Text shown:
WASHINGTON -- In a victory for the government in a long-running dispute with American Indians, a federal appeals court threw out on Friday most of a judge's plan for making the Interior Department account for billions of dollars the Indians say they are owed.

The appeals court told the judge he could no longer "micromanage" how the system gets fixed.

The ruling means Interior can propose its own plan rather than create a recipe based on ingredients preordered from the bench. U.S. District Judge Royce Lamberth then would assess the result.

"Yet the court may not micromanage court-ordered reform efforts ... and then subject defendants to findings of contempt for failure to implement such reforms," Judge Stephen Williams wrote for a unanimous three-judge panel of the U.S. Court of Appeals for the District of Columbia Circuit.

Lamberth ordered the accounting last year from the Interior Department to find out how much the government owes more than 300,000 Indians from mismanaged oil, gas, timber and grazing royalties going back more than a century.

He and department officials have grappled repeatedly. In 1999, Lamberth found President Clinton's Interior and Treasury secretaries, Bruce Babbitt and Robert Rubin, in contempt for failing to turn over documents. He also has found the current Interior secretary, Gale Norton,in contempt of court for failing to follow his orders.

"Rather than acting to assure that `agency action' conforms to law, the court has sought to make the law conform to the court's views as to how the trusts may best be run," Williams wrote.

Interior officials had complained that such a massive historical audit could cost up to $12 billion. At the urging of the White House, Congress intervened in November 2003 and passed legislation that prevented an accounting from going forward until Congress had defined the scope and methods to be used.

Congress did that by adding language to the Interior Department's budget bill that expires at the end of this month.

Interior officials have said Lamberth lacked authority to issue his order for the accounting last year because there was no evidence of "unreasonable delay" by the government. They have said they could provide a full accounting by 2008 at a cost of $335 million, with use of a statistical technique known as sampling.

The appeals judges already had upheld Lamberth's finding that Interior officials had breached their duties. Their latest order topples Lamberth's plan to establish a September 2007 deadline to account for the money and his decision to forbid the use of statistical sampling.

The budget provision, Williams wrote, "appears to give Interior temporary relief from any common law or statutory duty to engage in historical accounting."

Despite the provision's temporary nature, attorneys for the Indian plaintiffs in the case had offered "no reason overcoming the usual principle that a court is to apply the law in effect at the time the court rules," the appeals judges agreed.

Listed entries:
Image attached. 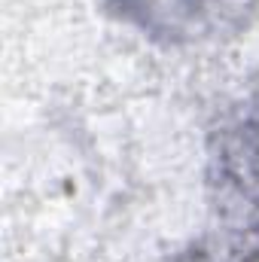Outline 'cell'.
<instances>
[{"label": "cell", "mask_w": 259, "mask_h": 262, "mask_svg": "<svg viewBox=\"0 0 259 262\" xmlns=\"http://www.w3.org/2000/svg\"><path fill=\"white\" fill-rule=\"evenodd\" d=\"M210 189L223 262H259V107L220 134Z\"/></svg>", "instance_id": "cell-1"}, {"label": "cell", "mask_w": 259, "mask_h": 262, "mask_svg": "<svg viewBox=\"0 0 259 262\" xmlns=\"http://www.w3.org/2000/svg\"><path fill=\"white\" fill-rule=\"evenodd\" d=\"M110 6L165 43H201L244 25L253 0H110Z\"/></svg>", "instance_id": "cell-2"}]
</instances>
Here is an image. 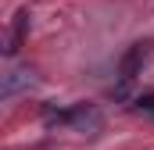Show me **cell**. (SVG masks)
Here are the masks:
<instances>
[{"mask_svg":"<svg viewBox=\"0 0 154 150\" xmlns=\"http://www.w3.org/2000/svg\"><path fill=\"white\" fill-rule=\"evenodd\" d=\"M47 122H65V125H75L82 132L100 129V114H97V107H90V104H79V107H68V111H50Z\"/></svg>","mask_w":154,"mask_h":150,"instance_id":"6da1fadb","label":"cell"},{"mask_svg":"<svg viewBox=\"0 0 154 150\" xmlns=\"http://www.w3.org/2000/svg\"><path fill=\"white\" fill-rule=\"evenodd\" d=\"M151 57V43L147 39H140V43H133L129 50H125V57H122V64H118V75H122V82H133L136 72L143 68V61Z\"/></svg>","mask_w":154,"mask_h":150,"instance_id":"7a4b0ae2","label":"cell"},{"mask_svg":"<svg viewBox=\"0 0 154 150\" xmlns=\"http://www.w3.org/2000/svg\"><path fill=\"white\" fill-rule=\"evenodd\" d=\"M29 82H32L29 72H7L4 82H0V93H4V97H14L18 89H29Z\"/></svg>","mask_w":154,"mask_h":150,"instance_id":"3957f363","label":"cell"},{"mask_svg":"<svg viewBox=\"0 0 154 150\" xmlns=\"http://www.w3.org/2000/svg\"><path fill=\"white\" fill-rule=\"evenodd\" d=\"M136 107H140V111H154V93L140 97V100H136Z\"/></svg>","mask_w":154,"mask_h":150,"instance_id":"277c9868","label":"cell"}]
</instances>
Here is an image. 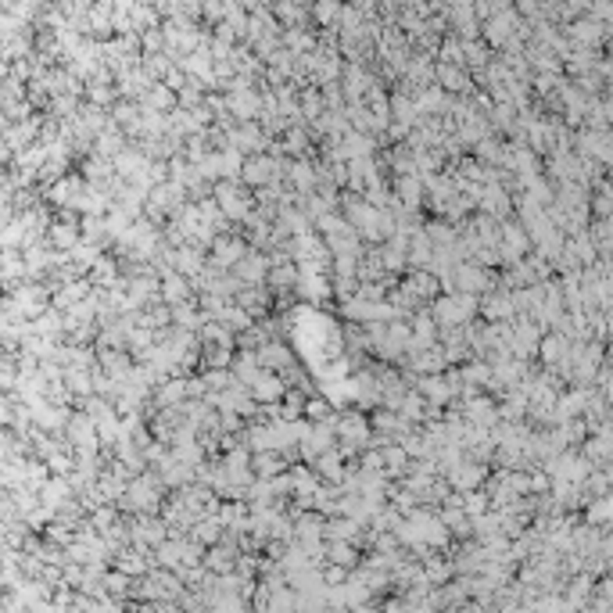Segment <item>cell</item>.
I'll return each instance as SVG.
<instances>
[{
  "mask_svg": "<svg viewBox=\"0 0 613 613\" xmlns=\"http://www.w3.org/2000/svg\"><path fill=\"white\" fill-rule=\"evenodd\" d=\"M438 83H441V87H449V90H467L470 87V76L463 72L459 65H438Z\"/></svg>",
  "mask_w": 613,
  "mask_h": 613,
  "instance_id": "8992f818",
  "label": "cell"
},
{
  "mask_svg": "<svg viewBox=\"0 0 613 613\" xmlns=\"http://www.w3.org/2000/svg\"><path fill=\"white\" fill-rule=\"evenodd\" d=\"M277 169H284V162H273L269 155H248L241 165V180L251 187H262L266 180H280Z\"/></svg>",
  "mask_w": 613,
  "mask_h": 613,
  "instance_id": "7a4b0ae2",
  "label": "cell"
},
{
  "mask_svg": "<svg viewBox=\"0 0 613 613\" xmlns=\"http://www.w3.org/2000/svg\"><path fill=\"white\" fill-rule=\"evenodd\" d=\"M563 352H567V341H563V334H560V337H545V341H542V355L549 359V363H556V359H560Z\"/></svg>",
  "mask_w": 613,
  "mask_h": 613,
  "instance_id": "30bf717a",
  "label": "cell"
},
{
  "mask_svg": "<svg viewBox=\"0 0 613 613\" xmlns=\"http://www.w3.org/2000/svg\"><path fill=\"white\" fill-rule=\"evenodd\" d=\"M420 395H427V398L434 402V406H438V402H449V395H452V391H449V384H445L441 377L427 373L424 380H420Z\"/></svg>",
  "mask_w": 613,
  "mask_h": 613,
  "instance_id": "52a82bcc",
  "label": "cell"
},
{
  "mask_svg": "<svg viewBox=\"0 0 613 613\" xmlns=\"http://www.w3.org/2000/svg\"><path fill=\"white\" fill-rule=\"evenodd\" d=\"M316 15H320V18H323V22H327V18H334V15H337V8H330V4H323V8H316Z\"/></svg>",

Brief: In the news article on the appeals ruling over Interior Department accounting for American Indians, what deadline did Judge Lamberth's overturned plan set for accounting for the money?

Answer for the task: September 2007